╭──

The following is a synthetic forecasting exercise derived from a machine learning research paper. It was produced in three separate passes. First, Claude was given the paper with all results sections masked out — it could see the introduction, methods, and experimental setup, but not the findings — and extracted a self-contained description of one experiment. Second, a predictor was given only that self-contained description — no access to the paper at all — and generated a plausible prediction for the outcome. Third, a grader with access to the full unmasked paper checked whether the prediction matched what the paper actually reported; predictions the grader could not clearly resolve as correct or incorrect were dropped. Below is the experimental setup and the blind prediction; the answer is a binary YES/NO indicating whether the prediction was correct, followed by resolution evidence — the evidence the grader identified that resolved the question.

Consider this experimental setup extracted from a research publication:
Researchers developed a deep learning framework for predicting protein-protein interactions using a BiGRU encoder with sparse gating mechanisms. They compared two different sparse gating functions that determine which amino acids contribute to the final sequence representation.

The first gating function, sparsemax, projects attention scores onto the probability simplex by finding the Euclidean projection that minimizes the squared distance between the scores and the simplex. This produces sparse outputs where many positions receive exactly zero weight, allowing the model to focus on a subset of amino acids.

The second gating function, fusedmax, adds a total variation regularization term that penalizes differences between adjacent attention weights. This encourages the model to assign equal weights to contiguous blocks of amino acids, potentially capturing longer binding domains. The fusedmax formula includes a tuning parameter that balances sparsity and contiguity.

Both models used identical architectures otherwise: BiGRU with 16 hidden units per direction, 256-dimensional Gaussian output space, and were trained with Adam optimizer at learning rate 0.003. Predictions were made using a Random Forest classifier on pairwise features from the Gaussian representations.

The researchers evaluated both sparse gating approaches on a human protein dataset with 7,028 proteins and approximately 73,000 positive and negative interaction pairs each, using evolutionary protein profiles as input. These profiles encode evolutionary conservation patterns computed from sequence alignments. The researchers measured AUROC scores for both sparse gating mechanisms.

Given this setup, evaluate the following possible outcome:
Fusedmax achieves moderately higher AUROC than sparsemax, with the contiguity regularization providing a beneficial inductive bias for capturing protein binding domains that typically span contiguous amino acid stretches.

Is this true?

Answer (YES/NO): NO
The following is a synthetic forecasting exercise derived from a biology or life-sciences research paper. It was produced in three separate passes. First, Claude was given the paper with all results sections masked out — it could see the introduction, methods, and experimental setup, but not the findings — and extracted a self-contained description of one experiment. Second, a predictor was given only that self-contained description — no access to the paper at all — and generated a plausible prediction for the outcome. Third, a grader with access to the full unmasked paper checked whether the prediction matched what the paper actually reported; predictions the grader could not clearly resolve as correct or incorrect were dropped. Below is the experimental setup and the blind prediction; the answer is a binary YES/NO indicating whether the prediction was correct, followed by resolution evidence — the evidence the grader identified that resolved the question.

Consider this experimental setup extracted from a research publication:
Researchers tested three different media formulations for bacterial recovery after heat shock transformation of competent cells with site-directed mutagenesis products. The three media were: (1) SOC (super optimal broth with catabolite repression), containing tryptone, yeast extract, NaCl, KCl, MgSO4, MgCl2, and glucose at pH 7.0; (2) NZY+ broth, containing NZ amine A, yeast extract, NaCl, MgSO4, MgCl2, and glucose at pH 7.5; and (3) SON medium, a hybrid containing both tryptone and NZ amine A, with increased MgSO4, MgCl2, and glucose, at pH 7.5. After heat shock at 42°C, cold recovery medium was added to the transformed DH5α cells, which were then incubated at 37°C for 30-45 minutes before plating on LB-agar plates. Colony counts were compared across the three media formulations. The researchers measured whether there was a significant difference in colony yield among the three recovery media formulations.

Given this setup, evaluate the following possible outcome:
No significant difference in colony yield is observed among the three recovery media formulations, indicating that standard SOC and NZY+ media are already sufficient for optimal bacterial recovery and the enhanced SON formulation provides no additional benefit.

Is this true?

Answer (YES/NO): YES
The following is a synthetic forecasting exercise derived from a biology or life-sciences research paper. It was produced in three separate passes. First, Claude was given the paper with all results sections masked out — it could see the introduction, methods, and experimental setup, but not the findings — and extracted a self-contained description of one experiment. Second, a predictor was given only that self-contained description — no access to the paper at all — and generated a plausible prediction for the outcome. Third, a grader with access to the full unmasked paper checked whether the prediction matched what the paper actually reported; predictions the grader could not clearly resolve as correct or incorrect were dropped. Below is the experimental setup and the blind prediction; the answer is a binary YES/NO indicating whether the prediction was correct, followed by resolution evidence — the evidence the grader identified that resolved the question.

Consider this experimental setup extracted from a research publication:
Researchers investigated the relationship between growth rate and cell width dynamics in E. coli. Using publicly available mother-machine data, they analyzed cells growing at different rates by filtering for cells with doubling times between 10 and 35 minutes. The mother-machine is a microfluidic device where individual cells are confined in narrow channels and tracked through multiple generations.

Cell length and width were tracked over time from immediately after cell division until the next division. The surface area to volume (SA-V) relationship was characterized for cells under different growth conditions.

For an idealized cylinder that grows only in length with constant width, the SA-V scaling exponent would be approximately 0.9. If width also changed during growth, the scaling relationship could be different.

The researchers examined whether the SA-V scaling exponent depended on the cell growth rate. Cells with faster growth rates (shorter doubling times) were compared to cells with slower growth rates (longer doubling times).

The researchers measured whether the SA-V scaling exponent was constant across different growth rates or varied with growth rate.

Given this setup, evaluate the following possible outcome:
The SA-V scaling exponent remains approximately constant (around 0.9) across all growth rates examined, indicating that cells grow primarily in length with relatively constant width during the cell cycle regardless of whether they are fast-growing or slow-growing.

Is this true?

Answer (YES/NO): NO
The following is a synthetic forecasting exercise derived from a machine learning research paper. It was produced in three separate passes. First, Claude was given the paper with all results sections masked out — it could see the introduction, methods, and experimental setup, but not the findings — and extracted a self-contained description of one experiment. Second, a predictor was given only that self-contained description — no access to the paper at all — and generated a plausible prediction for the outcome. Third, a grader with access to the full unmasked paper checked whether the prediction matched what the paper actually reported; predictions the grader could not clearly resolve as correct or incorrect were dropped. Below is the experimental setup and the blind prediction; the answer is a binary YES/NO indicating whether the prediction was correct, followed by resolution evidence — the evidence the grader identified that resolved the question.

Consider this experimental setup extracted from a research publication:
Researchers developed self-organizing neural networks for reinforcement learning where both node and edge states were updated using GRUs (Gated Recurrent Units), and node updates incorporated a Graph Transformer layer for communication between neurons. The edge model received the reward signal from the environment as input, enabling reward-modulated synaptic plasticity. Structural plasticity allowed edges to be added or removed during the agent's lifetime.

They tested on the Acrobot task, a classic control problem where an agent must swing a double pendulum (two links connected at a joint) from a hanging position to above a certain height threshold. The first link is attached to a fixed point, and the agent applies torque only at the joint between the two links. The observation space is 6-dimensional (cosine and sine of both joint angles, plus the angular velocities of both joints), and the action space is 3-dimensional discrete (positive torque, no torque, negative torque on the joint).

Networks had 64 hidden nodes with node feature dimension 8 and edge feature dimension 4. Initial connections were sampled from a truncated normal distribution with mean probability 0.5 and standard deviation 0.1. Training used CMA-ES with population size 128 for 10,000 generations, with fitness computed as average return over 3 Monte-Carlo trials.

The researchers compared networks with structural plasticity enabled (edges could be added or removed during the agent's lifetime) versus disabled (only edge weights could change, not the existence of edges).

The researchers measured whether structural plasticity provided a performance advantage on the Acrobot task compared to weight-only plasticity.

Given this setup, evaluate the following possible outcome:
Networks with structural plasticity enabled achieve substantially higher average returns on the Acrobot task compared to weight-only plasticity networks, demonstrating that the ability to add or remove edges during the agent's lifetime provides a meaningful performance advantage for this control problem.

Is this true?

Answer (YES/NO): NO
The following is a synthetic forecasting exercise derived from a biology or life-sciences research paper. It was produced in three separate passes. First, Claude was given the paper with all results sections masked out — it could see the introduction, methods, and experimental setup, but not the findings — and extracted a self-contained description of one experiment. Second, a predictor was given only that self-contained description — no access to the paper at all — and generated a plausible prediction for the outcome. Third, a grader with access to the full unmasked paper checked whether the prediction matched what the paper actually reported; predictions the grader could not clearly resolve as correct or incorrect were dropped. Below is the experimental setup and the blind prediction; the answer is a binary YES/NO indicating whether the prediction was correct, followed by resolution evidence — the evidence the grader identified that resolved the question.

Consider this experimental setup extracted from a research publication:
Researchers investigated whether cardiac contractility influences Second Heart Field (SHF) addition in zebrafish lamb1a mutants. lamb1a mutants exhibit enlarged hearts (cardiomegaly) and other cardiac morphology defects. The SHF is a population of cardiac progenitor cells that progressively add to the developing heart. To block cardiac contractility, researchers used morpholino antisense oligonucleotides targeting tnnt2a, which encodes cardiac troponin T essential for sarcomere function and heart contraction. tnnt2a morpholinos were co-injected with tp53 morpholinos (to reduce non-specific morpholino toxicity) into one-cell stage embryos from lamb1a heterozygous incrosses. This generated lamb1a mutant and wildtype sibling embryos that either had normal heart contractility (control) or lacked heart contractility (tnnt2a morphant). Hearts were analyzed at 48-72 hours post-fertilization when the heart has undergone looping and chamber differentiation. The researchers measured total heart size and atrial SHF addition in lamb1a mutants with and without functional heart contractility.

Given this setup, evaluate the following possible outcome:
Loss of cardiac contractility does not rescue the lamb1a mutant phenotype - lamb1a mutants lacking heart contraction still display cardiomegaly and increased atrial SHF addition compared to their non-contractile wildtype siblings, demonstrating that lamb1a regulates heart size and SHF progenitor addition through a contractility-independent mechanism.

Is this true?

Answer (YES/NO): NO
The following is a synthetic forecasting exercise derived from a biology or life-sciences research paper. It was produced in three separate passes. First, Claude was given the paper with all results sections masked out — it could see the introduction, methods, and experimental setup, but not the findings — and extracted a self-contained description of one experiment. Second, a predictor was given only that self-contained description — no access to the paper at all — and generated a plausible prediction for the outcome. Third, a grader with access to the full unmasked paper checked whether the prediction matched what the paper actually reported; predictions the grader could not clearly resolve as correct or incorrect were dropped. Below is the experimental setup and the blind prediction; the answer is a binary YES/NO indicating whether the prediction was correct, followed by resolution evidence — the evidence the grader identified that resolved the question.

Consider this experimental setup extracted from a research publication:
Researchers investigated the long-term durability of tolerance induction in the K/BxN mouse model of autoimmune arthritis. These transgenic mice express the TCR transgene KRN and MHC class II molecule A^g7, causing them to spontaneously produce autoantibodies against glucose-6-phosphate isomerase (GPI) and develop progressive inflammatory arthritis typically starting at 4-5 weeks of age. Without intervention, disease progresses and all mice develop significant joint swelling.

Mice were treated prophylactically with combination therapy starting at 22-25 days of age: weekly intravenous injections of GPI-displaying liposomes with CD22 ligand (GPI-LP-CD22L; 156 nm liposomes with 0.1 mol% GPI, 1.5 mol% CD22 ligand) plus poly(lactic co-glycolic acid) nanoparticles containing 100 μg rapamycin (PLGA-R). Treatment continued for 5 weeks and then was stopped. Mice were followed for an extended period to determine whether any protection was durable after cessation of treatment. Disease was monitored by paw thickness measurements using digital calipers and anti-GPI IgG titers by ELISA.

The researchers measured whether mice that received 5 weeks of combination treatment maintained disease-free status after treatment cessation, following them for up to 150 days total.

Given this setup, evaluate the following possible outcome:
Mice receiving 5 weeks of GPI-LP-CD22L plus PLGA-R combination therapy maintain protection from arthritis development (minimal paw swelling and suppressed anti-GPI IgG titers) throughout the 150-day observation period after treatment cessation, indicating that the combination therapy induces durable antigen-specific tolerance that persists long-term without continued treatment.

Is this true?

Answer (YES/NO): NO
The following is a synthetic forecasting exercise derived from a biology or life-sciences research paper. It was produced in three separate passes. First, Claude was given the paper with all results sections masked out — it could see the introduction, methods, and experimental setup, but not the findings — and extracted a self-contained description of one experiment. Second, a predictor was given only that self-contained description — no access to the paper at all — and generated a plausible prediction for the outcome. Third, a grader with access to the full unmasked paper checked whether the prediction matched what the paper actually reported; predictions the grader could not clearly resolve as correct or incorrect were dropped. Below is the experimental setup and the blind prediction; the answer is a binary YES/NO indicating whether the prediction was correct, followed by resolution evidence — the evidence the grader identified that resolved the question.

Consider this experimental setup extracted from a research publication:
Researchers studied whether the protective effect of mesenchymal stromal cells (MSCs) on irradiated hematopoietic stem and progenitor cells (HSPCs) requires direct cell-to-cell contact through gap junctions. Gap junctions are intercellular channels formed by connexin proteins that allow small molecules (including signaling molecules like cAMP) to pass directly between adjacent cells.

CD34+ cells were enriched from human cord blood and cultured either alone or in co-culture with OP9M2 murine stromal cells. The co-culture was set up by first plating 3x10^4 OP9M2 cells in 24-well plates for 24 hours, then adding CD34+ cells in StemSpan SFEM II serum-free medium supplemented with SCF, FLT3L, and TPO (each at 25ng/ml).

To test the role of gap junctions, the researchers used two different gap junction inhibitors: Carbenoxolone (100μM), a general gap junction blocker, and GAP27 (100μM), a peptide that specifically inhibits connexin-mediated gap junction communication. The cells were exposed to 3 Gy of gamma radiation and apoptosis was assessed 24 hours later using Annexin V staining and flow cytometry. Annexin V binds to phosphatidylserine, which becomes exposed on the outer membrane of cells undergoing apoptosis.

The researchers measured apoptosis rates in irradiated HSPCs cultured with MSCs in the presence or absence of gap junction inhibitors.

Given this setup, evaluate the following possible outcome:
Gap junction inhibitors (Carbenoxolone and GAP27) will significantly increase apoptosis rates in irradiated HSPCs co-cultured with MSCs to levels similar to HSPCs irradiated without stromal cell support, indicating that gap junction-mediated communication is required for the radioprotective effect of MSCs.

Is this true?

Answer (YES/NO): NO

╰──

What this task involves.
Only one stretch of the records above is wanted: the lines between the one holding "They tested on" and the one holding "Networks had 64", inclusive, reproduced exactly.

Finished task.
They tested on the Acrobot task, a classic control problem where an agent must swing a double pendulum (two links connected at a joint) from a hanging position to above a certain height threshold. The first link is attached to a fixed point, and the agent applies torque only at the joint between the two links. The observation space is 6-dimensional (cosine and sine of both joint angles, plus the angular velocities of both joints), and the action space is 3-dimensional discrete (positive torque, no torque, negative torque on the joint).

Networks had 64 hidden nodes with node feature dimension 8 and edge feature dimension 4. Initial connections were sampled from a truncated normal distribution with mean probability 0.5 and standard deviation 0.1. Training used CMA-ES with population size 128 for 10,000 generations, with fitness computed as average return over 3 Monte-Carlo trials.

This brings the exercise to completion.